Expect dark stories, myths, legends, and creepy creations that will make your spine tingle. Remember, urban legends aren’t true…are they?
Sickly Sweet
by Mary Rajotte
Inspired by Clara Crane (The Candy Lady) from Texas.
No matter how hard folks in Plum Grove tried to keep things hidden, their ugliest truths festered just below the surface and threatened to disintegrate everything from within. Marcy Bishop knew that better than anyone.
The wet season came early that fall with a persistent rain that gripped the small town. A week before Halloween, a thick curtain of fog suspended over the countryside.
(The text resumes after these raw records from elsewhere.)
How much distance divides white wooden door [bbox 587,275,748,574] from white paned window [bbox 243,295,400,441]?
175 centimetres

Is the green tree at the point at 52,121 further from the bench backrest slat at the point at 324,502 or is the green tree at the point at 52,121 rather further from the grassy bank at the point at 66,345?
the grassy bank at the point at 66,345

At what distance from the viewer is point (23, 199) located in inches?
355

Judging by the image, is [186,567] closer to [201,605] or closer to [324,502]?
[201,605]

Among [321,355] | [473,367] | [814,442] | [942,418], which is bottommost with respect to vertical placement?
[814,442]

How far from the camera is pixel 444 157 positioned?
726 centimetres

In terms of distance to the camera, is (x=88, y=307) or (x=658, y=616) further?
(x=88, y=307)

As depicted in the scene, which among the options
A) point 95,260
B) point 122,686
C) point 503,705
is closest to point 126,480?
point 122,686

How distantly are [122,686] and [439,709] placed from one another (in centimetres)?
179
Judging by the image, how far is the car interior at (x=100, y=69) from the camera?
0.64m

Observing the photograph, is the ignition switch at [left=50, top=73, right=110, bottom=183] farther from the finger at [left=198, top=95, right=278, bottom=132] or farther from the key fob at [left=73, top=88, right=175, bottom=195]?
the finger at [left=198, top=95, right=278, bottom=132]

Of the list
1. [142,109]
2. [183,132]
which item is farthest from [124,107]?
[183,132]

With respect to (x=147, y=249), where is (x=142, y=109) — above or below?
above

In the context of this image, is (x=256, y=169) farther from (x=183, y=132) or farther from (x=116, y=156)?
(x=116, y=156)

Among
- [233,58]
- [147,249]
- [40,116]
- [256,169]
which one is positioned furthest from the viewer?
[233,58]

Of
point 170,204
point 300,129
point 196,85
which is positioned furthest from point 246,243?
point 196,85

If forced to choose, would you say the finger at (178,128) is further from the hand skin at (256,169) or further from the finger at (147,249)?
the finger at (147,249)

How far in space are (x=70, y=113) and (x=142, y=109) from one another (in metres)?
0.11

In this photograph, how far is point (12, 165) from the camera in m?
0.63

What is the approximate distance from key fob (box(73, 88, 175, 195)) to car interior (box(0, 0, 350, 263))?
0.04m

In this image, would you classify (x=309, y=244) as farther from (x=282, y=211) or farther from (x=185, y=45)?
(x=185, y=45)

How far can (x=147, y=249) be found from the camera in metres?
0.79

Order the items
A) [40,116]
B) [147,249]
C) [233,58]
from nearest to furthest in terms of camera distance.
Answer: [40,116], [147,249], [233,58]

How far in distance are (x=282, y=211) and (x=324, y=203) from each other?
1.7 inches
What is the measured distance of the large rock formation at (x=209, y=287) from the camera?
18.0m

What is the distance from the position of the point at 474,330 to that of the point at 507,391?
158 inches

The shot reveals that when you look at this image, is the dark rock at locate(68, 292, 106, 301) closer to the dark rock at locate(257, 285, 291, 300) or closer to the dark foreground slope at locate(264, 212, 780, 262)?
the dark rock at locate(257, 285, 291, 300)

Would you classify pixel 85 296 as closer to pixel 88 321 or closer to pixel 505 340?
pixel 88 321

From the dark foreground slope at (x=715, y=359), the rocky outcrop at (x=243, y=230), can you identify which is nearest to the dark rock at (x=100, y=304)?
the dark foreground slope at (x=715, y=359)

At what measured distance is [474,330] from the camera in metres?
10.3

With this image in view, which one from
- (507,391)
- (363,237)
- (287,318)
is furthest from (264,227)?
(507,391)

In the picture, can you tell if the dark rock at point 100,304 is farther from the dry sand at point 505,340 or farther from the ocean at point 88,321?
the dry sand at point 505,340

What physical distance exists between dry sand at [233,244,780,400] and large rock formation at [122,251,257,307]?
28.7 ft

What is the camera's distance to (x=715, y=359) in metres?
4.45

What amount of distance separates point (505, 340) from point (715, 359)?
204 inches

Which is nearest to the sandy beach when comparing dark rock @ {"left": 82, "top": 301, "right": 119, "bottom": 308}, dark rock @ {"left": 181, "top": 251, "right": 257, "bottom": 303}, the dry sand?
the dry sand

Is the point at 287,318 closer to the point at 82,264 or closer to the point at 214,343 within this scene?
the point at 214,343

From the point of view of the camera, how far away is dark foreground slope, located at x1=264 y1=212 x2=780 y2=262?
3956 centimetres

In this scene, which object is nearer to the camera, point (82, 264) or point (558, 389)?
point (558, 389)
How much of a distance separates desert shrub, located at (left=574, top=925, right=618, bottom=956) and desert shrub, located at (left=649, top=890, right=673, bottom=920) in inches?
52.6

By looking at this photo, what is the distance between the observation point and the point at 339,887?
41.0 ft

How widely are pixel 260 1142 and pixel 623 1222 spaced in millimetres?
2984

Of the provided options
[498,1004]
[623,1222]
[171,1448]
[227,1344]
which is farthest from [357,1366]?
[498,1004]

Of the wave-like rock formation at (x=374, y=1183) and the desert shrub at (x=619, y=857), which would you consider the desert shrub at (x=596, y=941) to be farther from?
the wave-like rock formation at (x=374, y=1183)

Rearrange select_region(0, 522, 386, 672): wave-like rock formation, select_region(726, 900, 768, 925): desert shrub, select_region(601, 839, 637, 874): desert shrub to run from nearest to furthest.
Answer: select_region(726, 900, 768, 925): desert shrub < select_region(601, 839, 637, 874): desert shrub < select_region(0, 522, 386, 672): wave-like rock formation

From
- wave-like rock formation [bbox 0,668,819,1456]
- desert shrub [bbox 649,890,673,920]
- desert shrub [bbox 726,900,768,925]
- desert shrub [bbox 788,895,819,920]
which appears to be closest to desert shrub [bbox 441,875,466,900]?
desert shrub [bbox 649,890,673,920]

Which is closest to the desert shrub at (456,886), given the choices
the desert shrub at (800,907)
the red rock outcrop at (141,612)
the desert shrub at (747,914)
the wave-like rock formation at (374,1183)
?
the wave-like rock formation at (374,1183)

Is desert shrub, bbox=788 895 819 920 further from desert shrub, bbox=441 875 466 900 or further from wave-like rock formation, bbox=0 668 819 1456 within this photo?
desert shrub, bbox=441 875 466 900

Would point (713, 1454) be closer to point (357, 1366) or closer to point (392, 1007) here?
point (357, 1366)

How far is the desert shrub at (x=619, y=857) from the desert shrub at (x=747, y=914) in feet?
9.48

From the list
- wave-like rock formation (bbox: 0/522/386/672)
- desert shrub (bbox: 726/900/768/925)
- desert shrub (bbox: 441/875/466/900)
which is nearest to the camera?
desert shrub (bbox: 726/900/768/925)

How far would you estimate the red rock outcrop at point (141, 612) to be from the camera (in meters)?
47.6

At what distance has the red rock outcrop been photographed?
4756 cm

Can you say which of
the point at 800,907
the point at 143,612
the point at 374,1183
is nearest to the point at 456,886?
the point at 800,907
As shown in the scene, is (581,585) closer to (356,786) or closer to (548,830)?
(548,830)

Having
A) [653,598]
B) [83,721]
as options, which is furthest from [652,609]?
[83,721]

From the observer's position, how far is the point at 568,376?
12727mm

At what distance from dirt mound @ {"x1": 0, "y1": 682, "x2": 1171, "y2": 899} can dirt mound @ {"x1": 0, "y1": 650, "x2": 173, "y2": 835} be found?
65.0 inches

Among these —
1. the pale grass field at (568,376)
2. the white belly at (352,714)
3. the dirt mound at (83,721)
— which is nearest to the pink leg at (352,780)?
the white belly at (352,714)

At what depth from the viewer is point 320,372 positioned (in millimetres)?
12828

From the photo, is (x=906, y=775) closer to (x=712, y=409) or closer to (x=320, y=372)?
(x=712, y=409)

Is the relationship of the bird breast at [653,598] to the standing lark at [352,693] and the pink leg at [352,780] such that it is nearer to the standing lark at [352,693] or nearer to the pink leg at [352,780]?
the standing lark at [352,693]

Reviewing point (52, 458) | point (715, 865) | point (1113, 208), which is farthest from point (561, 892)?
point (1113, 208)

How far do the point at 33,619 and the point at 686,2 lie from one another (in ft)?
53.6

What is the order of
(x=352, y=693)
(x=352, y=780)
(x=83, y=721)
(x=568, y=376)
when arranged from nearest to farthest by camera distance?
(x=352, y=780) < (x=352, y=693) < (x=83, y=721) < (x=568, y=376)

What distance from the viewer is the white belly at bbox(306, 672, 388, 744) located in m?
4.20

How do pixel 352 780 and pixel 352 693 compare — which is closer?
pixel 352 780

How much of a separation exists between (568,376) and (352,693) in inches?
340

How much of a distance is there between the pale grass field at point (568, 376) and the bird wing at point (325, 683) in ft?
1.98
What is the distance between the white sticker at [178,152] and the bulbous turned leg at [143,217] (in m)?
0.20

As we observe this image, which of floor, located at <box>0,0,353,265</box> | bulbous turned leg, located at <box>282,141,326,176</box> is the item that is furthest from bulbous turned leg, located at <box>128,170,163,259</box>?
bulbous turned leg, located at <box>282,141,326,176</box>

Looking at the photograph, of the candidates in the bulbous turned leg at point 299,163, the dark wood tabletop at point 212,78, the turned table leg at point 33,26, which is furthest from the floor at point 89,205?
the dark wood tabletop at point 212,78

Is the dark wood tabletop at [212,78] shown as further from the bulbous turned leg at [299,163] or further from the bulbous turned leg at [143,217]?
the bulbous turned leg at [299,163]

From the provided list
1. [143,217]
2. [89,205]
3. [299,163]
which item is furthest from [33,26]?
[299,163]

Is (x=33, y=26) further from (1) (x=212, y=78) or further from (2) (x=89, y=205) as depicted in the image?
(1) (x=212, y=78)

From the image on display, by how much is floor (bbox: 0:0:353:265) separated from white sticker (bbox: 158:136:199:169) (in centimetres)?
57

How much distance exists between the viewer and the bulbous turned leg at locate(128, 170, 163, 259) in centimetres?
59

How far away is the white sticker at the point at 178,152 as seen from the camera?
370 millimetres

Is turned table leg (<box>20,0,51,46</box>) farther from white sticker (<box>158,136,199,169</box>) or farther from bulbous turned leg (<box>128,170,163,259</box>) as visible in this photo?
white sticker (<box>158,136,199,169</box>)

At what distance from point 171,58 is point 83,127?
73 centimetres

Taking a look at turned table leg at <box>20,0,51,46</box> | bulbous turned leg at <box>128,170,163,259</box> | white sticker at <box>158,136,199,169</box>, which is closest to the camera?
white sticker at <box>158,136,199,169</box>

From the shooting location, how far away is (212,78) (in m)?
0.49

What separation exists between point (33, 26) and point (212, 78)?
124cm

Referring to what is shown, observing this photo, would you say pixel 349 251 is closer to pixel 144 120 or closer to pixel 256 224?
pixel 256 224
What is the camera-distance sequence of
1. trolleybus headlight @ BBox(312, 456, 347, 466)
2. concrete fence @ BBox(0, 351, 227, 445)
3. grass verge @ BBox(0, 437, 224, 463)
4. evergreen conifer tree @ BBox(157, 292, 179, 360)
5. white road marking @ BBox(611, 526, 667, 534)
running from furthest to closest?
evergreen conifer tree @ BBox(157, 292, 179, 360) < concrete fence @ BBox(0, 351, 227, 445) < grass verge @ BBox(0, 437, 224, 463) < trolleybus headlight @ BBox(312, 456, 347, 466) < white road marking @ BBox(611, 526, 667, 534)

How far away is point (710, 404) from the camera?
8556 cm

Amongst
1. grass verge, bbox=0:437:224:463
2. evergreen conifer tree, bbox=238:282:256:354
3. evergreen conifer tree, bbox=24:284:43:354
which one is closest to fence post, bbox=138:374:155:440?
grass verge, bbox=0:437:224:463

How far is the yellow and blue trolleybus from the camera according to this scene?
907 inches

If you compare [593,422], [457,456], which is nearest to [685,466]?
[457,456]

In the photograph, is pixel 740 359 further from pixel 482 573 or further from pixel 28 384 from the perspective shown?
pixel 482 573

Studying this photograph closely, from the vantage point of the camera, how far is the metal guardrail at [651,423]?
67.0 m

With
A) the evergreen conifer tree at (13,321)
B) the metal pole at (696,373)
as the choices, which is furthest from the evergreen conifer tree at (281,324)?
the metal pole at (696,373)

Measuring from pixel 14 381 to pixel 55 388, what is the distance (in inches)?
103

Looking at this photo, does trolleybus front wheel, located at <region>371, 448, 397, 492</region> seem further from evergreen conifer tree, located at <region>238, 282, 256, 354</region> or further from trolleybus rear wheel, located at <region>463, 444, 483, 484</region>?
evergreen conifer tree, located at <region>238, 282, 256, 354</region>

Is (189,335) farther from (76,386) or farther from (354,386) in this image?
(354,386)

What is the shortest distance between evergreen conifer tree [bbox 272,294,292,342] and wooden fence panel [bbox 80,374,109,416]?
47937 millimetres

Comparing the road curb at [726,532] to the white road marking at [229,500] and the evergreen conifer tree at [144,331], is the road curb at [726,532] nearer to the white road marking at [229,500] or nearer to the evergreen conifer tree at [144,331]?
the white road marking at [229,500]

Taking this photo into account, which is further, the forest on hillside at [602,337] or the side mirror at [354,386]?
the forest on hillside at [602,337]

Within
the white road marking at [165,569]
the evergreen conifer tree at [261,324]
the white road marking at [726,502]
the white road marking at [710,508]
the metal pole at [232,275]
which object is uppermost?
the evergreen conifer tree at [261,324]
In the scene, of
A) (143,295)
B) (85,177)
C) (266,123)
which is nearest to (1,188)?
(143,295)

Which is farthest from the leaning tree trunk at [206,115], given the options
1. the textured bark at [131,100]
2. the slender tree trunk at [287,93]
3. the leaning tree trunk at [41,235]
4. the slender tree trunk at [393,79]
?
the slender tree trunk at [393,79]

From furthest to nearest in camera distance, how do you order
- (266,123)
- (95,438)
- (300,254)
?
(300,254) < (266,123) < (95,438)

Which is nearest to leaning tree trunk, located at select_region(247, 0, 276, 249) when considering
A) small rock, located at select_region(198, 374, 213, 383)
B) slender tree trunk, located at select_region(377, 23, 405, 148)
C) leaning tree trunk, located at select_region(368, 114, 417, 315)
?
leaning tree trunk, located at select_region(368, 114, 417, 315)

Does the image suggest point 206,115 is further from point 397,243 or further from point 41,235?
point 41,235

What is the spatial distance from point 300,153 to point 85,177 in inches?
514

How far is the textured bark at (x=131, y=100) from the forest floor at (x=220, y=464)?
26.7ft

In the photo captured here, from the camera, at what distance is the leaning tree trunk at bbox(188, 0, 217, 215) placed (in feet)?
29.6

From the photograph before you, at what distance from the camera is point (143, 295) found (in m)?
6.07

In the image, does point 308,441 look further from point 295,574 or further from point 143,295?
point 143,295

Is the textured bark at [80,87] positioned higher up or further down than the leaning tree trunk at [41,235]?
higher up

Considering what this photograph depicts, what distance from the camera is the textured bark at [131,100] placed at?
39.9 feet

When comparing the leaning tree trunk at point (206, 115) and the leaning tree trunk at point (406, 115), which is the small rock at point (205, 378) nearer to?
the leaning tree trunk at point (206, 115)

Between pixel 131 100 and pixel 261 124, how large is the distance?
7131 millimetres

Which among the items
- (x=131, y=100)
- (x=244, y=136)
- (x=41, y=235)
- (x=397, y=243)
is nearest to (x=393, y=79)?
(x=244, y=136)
It obscured everything from the parish church at one end of town to the post office on the other, muting all sounds but the persistent patter of rain.
One night while their parents were doing the after-dinner dishes, Marcy’s younger sister Jill convinced her to sneak out the back door. After they’d piled into the family car, Marcy drove them to the edge of town where the forest grew thick and the rhythmic song of the katydids found a way to pierce the stillness.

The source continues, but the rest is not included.